BP has been forced to reduce the price it thinks it can get for the oil left in its underground reserves, as the energy giant took charges and write-offs that could reach £14 billion.
The company said the coronavirus pandemic could have an “enduring impact” on the global economy, and reduce the need for energy for a long time.
It means that prices, which plunged to their lowest in decades in April, are unlikely to bounce back to where they had been before the crisis, BP said.
The oil giant reduced the value of its remaining reserves from 75 US dollars per barrel to 55 dollars up to 2050.
That would still be a significant increase on current prices.
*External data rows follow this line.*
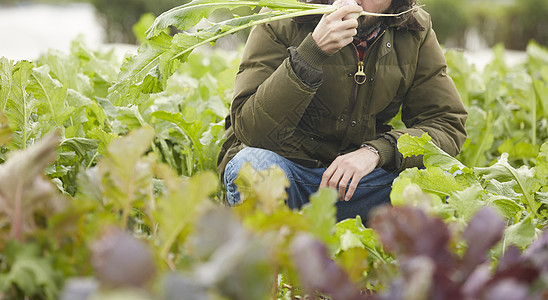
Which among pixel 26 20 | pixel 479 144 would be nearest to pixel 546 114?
pixel 479 144

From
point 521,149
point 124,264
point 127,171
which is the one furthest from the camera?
point 521,149

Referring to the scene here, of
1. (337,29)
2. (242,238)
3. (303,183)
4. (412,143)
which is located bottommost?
(303,183)

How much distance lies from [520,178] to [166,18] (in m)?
1.26

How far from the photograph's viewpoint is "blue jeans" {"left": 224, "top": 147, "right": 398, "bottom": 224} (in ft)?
7.73

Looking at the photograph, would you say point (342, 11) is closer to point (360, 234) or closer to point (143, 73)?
point (143, 73)

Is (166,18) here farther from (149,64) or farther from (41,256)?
(41,256)

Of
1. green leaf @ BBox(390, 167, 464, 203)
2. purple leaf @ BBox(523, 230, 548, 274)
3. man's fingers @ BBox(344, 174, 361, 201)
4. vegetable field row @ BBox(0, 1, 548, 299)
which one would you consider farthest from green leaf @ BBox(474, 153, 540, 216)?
purple leaf @ BBox(523, 230, 548, 274)

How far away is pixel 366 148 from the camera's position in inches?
92.2

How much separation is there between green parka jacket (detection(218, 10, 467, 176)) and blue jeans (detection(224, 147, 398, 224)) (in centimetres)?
6

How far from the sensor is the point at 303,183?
248 centimetres

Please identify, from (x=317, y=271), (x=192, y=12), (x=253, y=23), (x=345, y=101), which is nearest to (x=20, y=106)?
(x=192, y=12)

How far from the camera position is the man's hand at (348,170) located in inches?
87.5

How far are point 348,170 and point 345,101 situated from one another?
1.11 feet

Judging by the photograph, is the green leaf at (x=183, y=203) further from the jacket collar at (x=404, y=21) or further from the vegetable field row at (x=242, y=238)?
the jacket collar at (x=404, y=21)
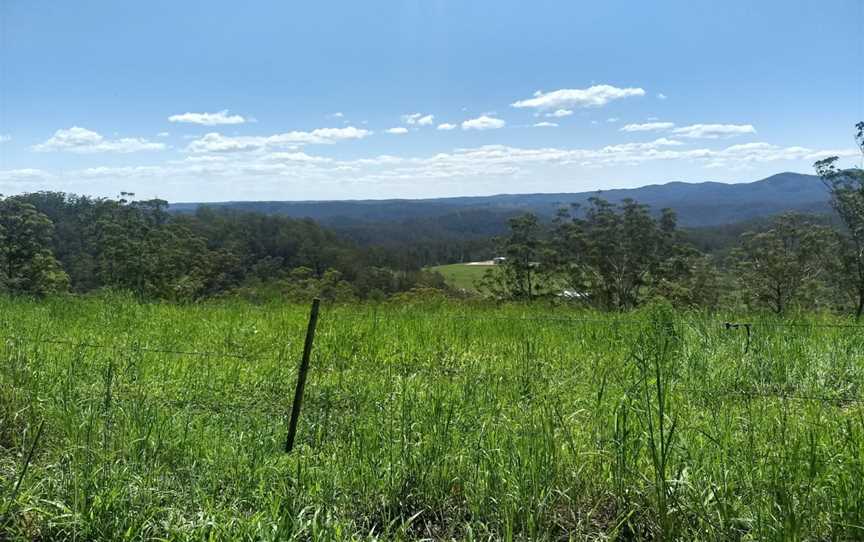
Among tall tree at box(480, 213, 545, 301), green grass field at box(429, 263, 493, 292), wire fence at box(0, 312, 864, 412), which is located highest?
wire fence at box(0, 312, 864, 412)

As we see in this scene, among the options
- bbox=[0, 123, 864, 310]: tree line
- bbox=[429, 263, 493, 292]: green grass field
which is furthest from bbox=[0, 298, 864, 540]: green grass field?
bbox=[429, 263, 493, 292]: green grass field

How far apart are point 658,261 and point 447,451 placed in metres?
43.3

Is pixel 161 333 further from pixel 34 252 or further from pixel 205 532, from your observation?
pixel 34 252

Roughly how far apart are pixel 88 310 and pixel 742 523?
10125mm

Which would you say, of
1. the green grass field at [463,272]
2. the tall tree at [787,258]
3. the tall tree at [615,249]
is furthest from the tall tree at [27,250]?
the green grass field at [463,272]

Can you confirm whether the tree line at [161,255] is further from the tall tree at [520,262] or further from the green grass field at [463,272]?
the green grass field at [463,272]

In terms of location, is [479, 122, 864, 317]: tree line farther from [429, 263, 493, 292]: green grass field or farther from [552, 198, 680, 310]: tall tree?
[429, 263, 493, 292]: green grass field

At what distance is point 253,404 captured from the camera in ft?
17.1

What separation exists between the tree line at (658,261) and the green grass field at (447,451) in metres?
29.4

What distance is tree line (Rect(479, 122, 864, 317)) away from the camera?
3528 centimetres

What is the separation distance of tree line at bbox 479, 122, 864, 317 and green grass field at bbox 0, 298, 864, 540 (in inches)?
1156

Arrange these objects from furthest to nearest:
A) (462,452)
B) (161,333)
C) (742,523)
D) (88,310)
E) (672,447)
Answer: (88,310) → (161,333) → (462,452) → (672,447) → (742,523)

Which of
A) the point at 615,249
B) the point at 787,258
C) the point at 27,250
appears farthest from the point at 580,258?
the point at 27,250

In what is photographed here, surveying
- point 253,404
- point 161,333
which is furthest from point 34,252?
point 253,404
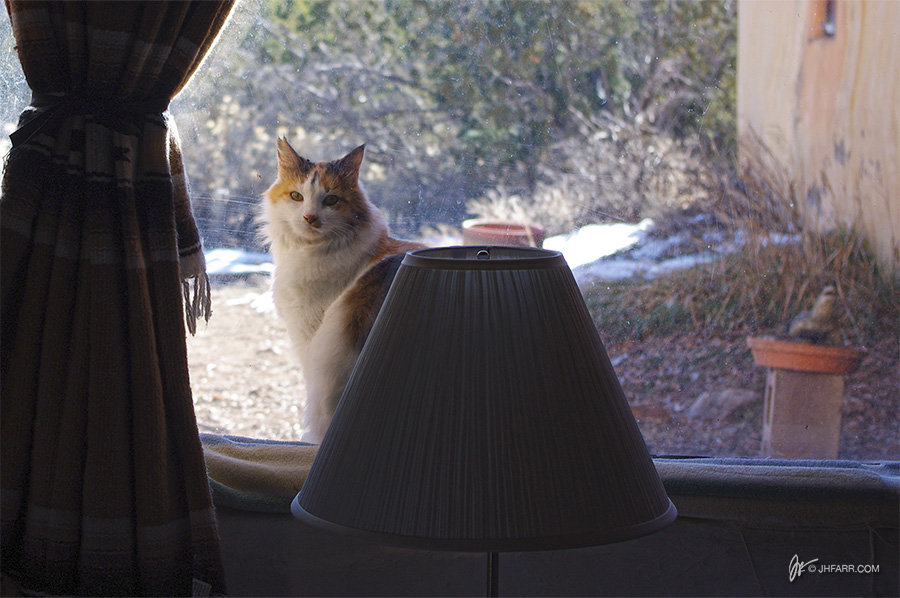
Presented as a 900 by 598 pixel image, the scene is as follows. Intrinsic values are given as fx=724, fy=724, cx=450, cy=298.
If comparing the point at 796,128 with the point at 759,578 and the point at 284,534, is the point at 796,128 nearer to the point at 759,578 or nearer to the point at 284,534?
the point at 759,578

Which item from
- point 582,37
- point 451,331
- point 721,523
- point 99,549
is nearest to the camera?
point 451,331

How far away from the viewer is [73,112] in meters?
1.08

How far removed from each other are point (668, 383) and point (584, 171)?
1.49ft

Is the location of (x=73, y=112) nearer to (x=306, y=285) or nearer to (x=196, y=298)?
(x=196, y=298)

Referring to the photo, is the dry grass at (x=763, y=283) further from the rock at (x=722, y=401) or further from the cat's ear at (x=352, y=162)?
the cat's ear at (x=352, y=162)

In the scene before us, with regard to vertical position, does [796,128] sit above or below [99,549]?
above

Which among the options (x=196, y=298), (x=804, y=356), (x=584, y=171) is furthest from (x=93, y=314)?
(x=804, y=356)

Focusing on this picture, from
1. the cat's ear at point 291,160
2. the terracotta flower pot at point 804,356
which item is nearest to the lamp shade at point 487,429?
the cat's ear at point 291,160

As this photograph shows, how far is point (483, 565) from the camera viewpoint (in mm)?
1262

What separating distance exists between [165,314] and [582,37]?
895 millimetres

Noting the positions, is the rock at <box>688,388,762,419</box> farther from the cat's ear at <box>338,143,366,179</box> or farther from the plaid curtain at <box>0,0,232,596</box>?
the plaid curtain at <box>0,0,232,596</box>

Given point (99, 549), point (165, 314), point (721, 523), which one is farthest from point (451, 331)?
point (721, 523)
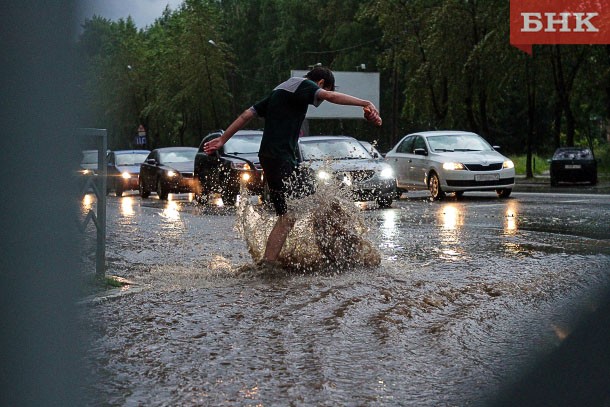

Brent crude, the international standard, was trading at 38.24 dollars on Monday morning.
But the reduction, and other non-cash charges, could cost BP between 13 and 17.5 billion dollars (£10.4 billion to £14 billion), new boss Bernard Looney revealed.
The Irishman, who set out a plan to make the company emissions-neutral by the middle of the century, spun the Covid-19 pandemic as a way to accelerate global efforts to tackle climate change and meet the targets of the Paris Agreement.
“We have reset our price outlook to reflect that impact and the likelihood of greater efforts to ‘build back better’ towards a Paris-consistent world,” he said.
“We are also reviewing our development plans. All that will result in a significant charge in our upcoming results, but I am confident that these difficult decisions – rooted in our net-zero ambition and reaffirmed by the pandemic – will better enable us to compete through the energy transition.”
This could mean that BP decides to walk away from oil fields it was planning to develop.
“BP is also reviewing its intent to develop some of its exploration prospects and consequently is assessing the carrying values of the group’s intangible assets,” it said in a statement.
The news was welcomed by Charlie Kronick, a senior climate adviser at environmental group Greenpeace.
“This huge dent in BP’s balance sheet suggests it has finally dawned on BP that the climate emergency is going to make oil worth less – something that smart investors have been warning for some time,” he said.
“This is long overdue, and accelerating the switch to renewable energy will be vital not only to the climate but to any oil company hoping to survive in a zero-carbon future.”
Last week, Mr Looney took one of the toughest decisions of his less than five months in charge, as he revealed that the company would be slashing 10,000 jobs in part because of the coronavirus crisis.
The price of oil fell to below 19 dollars per barrel for Brent earlier this year, as a glut of supply and falling demand hit the market.
It has since recovered some ground.
Both moves to write down assets and cut jobs have led to speculation that BP’s dividend cannot be long for this world.
Some analysts were left scratching their heads when Mr Looney’s board increased what it pays to shareholders in the middle of the Covid-19 pandemic.
Conversely rival oil giant Shell slashed its dividend by two-thirds – the first reduction since the Second World War.
Michael Hewson, at CMC Markets, said Monday’s news was not unexpected.
“Something like this has been long overdue from BP, already paying a dividend that has been unsustainable for several years, and, with a debt level that is already too high, the company now faces any number of unpalatable choices,” he said.
“Having seen its sector peer Royal Dutch Shell bite the bullet and cut its dividend a few weeks ago, it would appear that BP is likely to have to follow suit, if it wants to reduce its already high debt levels and shore up its balance sheet for the new challenges ahead.”
Helal Miah, at The Share Centre, said: “This morning’s announcement may be the management’s way of softening the blow and leading us to expect a cut in the dividend when they publish the second quarter results in early August.”
Shares dropped by as much as 6.5% on Monday morning.